DATASET EXTRACT:
--------

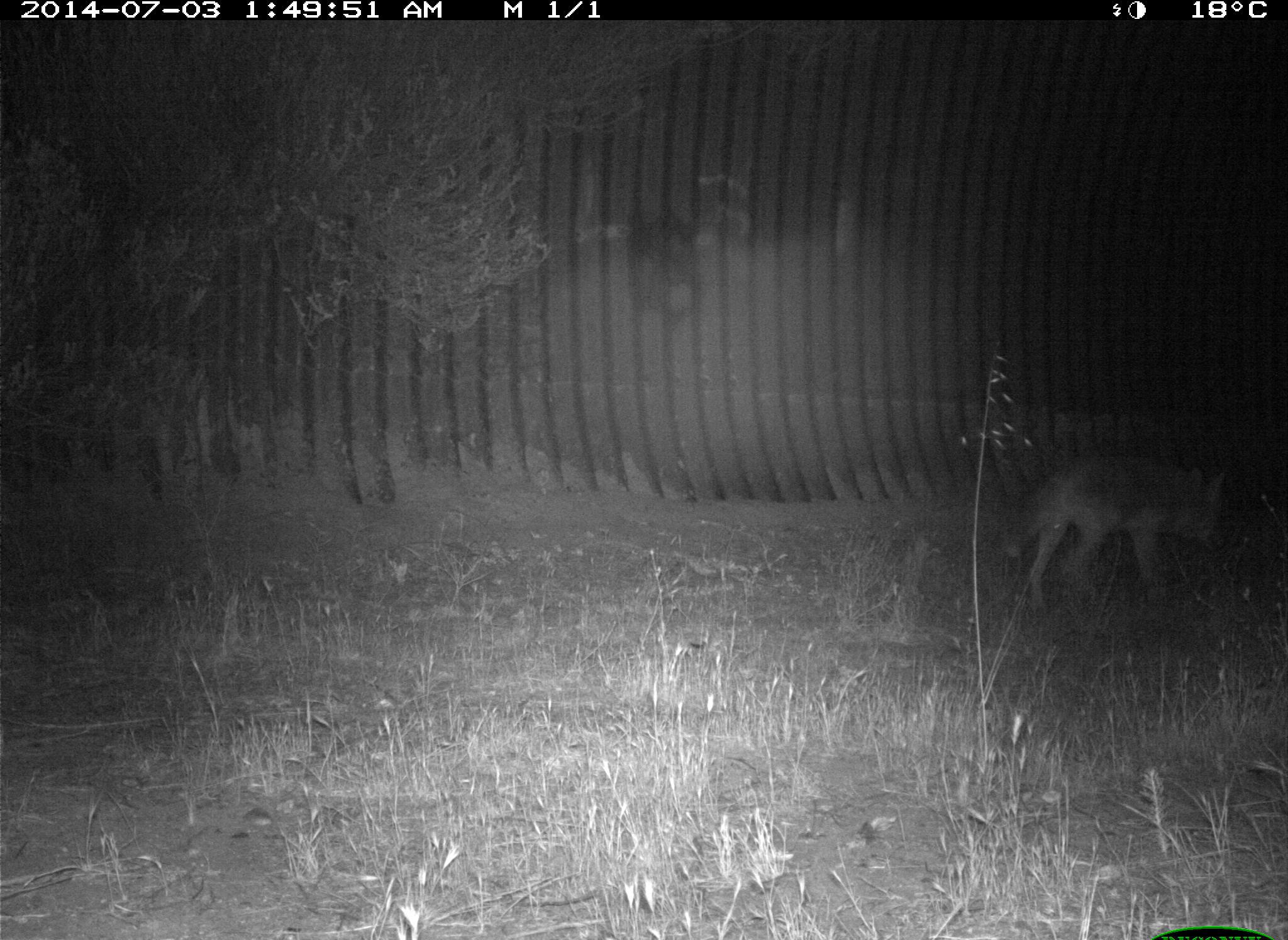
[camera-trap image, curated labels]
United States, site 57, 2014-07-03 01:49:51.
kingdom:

--------

DIRECTIONS FOR THIS TASK: Omitting all pictures, set the listing down exactly.

WRITTEN RESPONSE:
[camera-trap image, curated labels]
United States, site 57, 2014-07-03 01:49:51.
kingdom:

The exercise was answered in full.